> Entries shown:
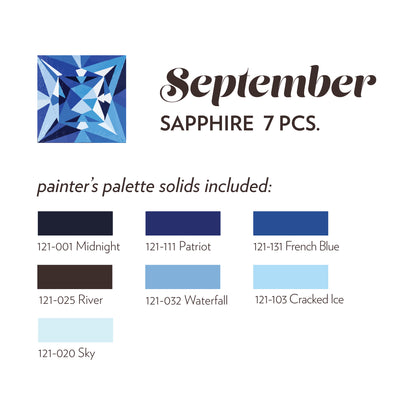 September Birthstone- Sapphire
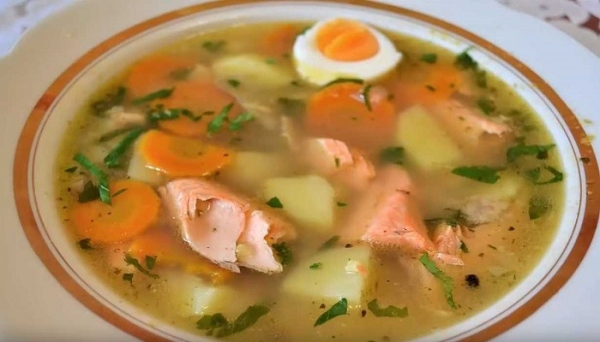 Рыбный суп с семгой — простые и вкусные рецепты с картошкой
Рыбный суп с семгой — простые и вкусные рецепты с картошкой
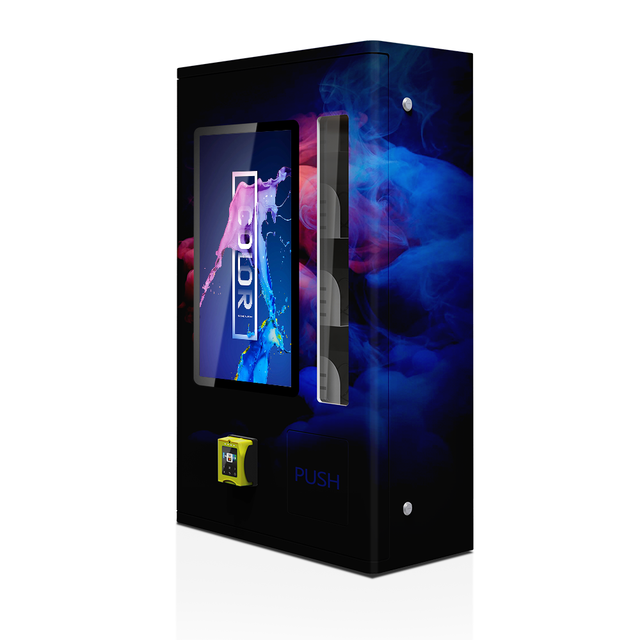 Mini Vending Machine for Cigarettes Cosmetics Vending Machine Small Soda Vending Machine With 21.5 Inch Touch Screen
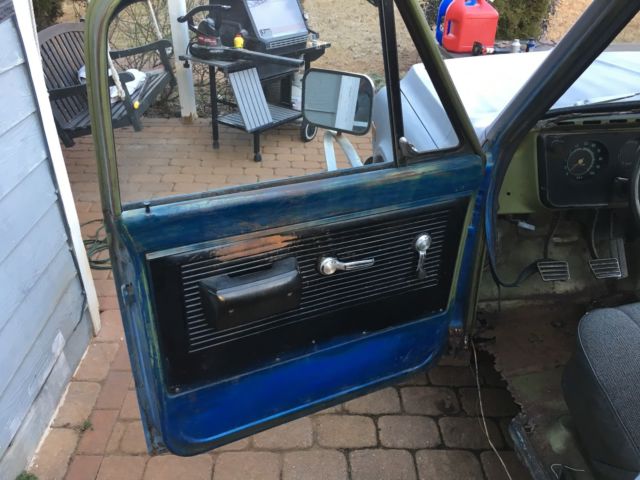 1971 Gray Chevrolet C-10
...
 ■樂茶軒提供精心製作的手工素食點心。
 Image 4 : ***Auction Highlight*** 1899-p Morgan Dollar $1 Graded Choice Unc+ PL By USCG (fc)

> What the task asks:
Copy the entries starting at "September Birthstone- Sapphire" and ending at "1971 Gray Chevrolet C-10", swapping every "Vending Machine" for "Dispenser" and leaving everything else unchanged. Don't include the pictures.

> Written reply:
 September Birthstone- Sapphire
 Рыбный суп с семгой — простые и вкусные рецепты с картошкой
Рыбный суп с семгой — простые и вкусные рецепты с картошкой
 Mini Dispenser for Cigarettes Cosmetics Dispenser Small Soda Dispenser With 21.5 Inch Touch Screen
 1971 Gray Chevrolet C-10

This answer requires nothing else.